I mean... When I listened to Micheal Martin say "Ireland is an open economy, focused on exports", I just wanted to shout at my computer "can anyone translate that into 'tax haven' ?".
I do hope Ireland will transform into something else than just leeching on to continental-europe tech-economic activites being based in Dublin and show a bit more solidarity to the peoples of continental Europe which try also to fund hospitals and so on with taxes... (That is also one of the reason why I laugh at the face of "left"-leaning british people telling me how the EU is the place for solidarity, social progress etc... that's just wrong on so many levels that I'm quite envious of Brexit)
And again, it'll be probably for the better for irish housing... Said countries could do with actually collecting the tax, as Ireland does.
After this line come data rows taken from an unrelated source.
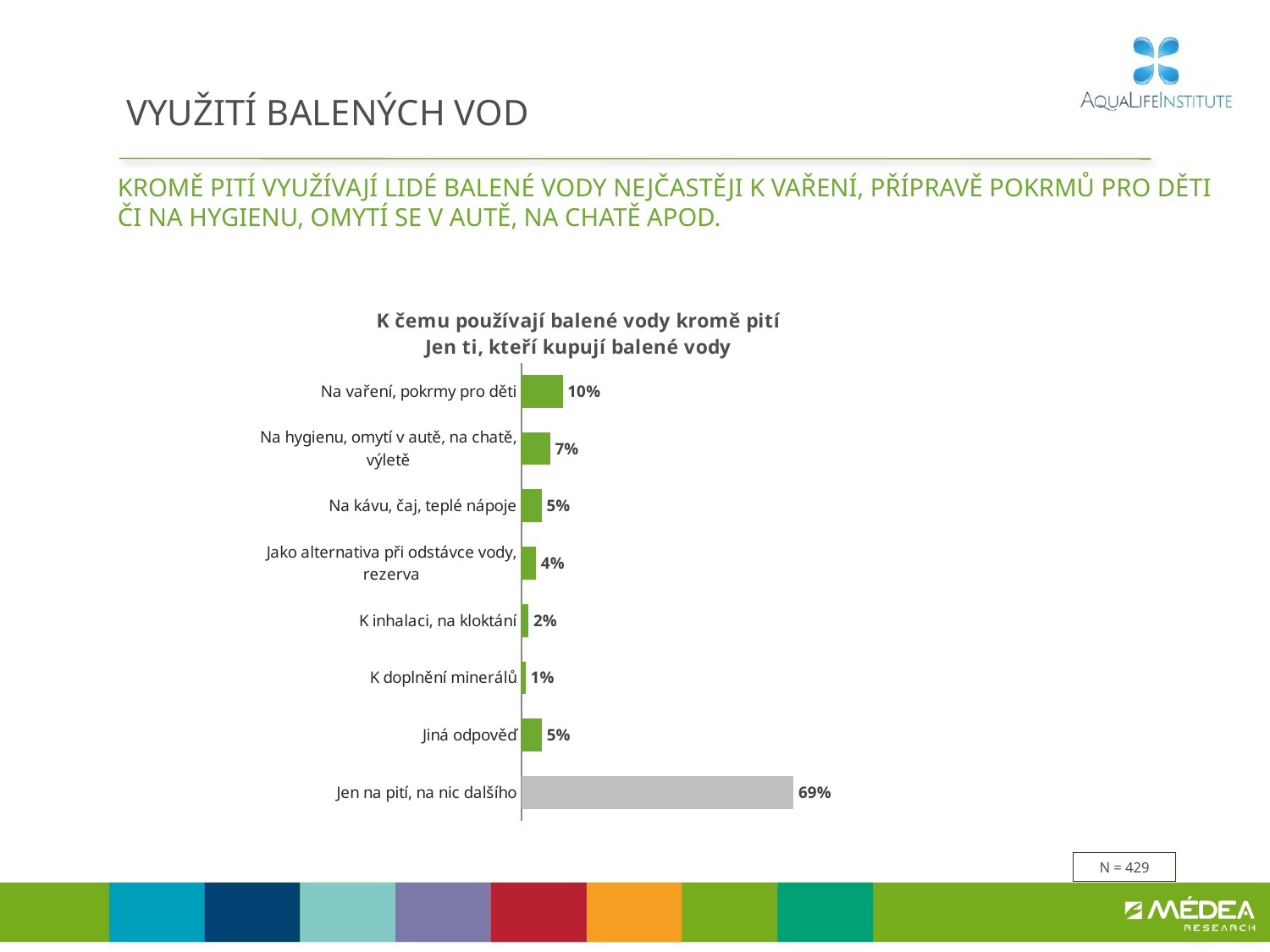
What is the value for "K inhalaci, na kloktání"? 2% Which category has the lowest value? K doplnění minerálů Which category's bar is coloured grey rather than green? Jen na pití, na nic dalšího What is the difference between "Na hygienu, omytí v autě, na chatě, výletě" and "Jako alternativa při odstávce vody, rezerva"? 3% What is the value for "Jen na pití, na nic dalšího"? 69% What is the title of the chart? K čemu používají balené vody kromě pití Jen ti, kteří kupují balené vody Which is larger, "Na kávu, čaj, teplé nápoje" or "Na hygienu, omytí v autě, na chatě, výletě"? Na hygienu, omytí v autě, na chatě, výletě How many categories does the chart show? 8 What is the difference between "Jen na pití, na nic dalšího" and "Na vaření, pokrmy pro děti"? 59% What is the value for "Na vaření, pokrmy pro děti"? 10% Which category has the highest value? Jen na pití, na nic dalšího What kind of chart is shown on the slide? Bar chart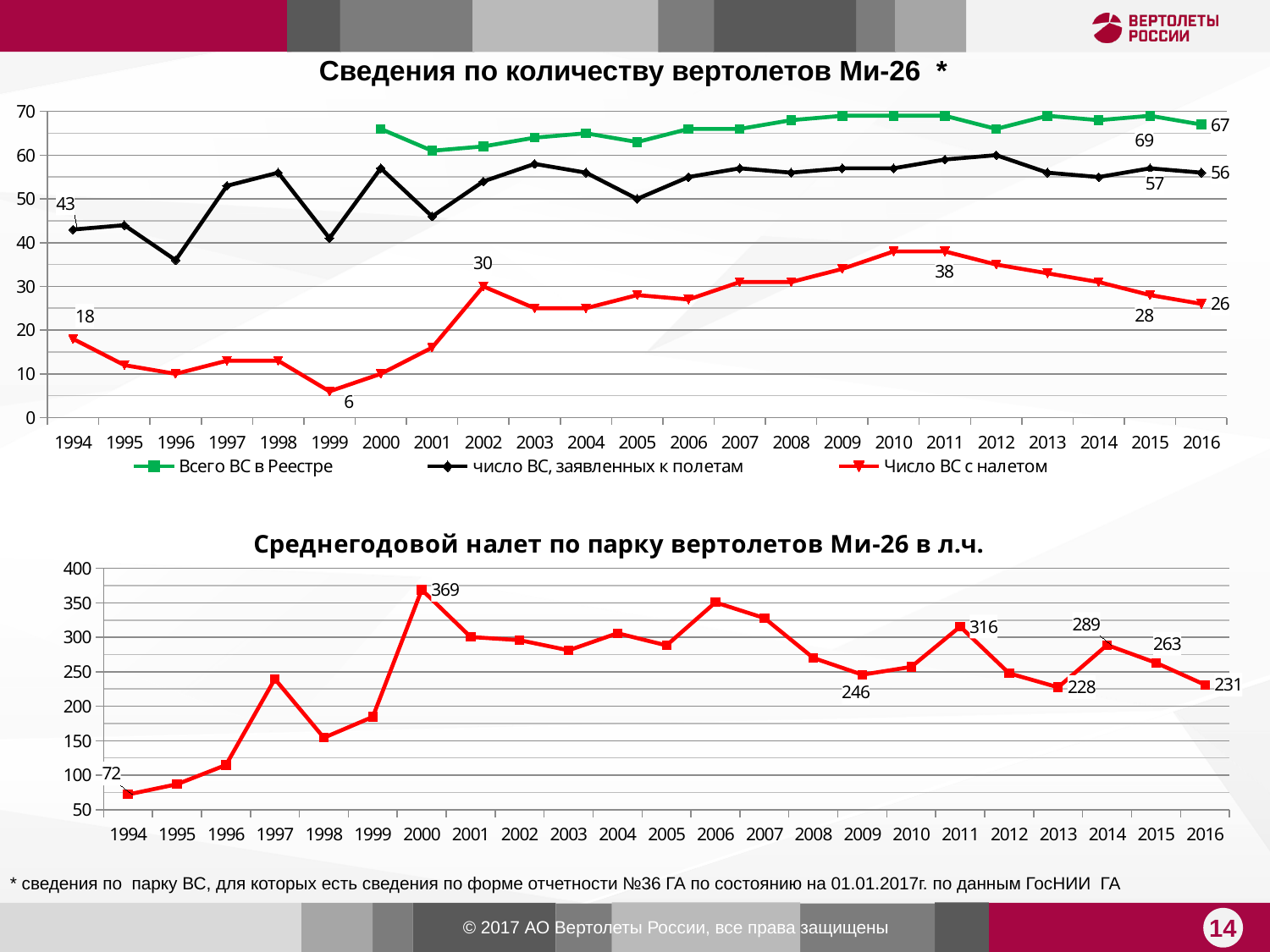
In the top chart 'Сведения по количеству вертолетов Ми-26', in which year is 'Число ВС с налетом' lowest? 1999 In the top chart 'Сведения по количеству вертолетов Ми-26', what is the value of 'Число ВС с налетом' in 1994? 18 In the bottom chart 'Среднегодовой налет по парку вертолетов Ми-26 в л.ч.', what is the value for 2009? 246 In the top chart 'Сведения по количеству вертолетов Ми-26', what is the difference between 'Всего ВС в Реестре' and 'число ВС, заявленных к полетам' in 2016? 11 In the bottom chart 'Среднегодовой налет по парку вертолетов Ми-26 в л.ч.', which year has the larger value, 2011 or 2014? 2011 In the top chart 'Сведения по количеству вертолетов Ми-26', is the value of 'число ВС, заявленных к полетам' in 1996 greater or less than 40? less In the top chart 'Сведения по количеству вертолетов Ми-26', what is the value of 'Всего ВС в Реестре' in 2016? 67 In the bottom chart 'Среднегодовой налет по парку вертолетов Ми-26 в л.ч.', which year has the highest value? 2000 In the top chart 'Сведения по количеству вертолетов Ми-26', what is the value of 'число ВС, заявленных к полетам' in 2016? 56 What kind of chart is the bottom chart 'Среднегодовой налет по парку вертолетов Ми-26 в л.ч.'? line chart In the bottom chart 'Среднегодовой налет по парку вертолетов Ми-26 в л.ч.', what is the difference between the values for 2015 and 2016? 32 How many series does the legend of the top chart 'Сведения по количеству вертолетов Ми-26' list? 3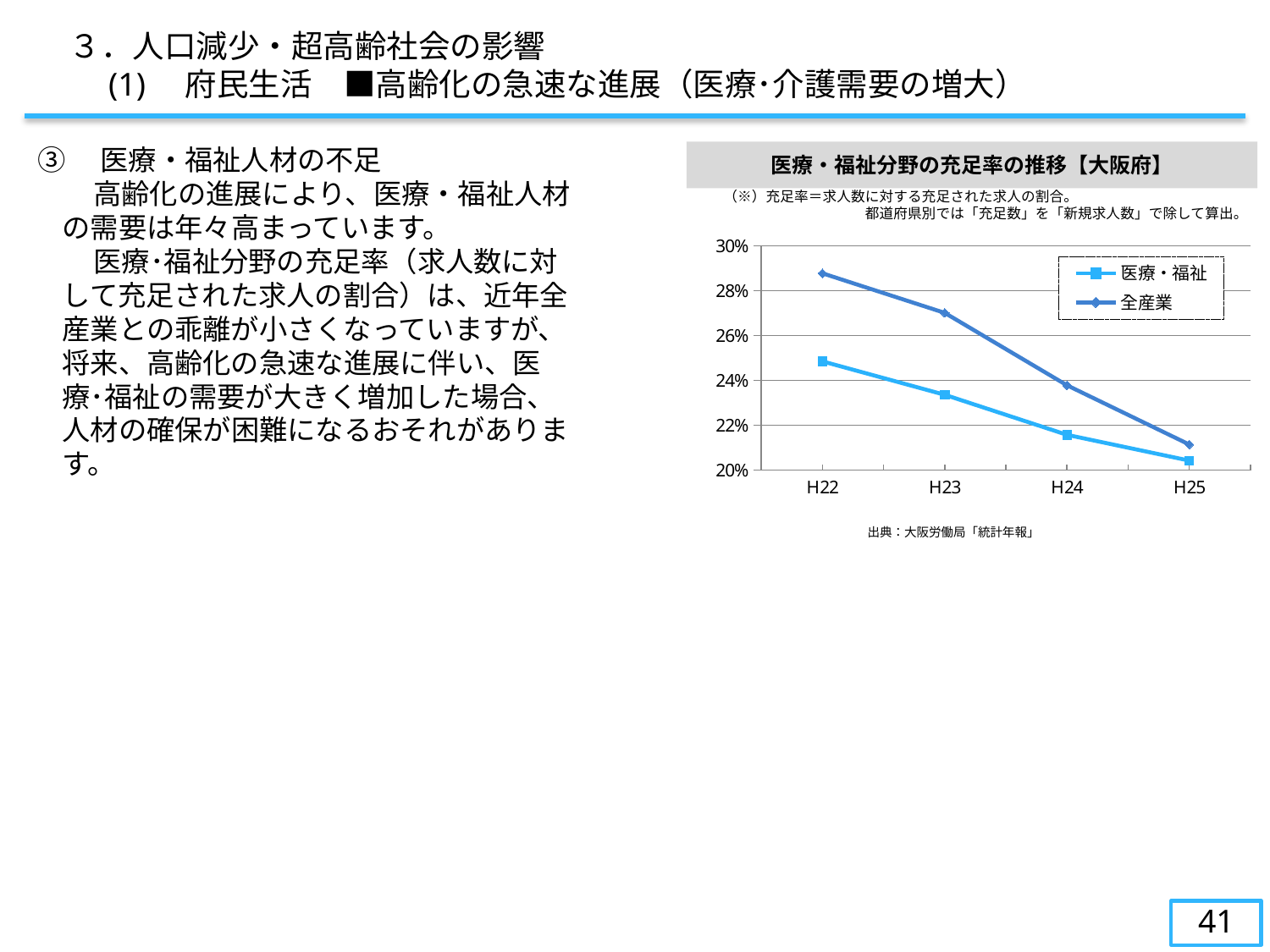
Is the value for 全産業 in H23 greater or less than 26%? greater What is the title of the chart? 医療・福祉分野の充足率の推移【大阪府】 Is the value for 医療・福祉 in H22 greater or less than 26%? less How many series does the legend list? 2 Does the 全産業 line rise or fall from H22 to H25? Fall Does the 医療・福祉 line rise or fall from H22 to H25? Fall What kind of chart is shown on the slide? Line chart In H24, which series has the higher value, 医療・福祉 or 全産業? 全産業 In which year is the 全産業 value highest? H22 Is the value for 医療・福祉 in H24 greater or less than 22%? less How many years are plotted along the x axis? 4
Neither Ireland nor its tax regime have any effect on the laxity of revenue collection in the likes of Greece or Italy. Ireland also has nothing to do with the long-standing problems in France, with its roughly 1000 year headstart as an independent country and status as an economic superpower for much of that. If these countries want to fund their hospitals and so on with taxes, they should follow Ireland's lead and actually collect it efficiently. The suggestion that Ireland is where it is because it is a mere tax haven is a hoary old canard. Ireland boomed partly because, even in its poorer days, it focussed heavily on education. Hence why it continues to do better than various other EU states with even lower corporation tax rates, including Bulgaria (which in 1980 had a higher GDP per capita than Ireland).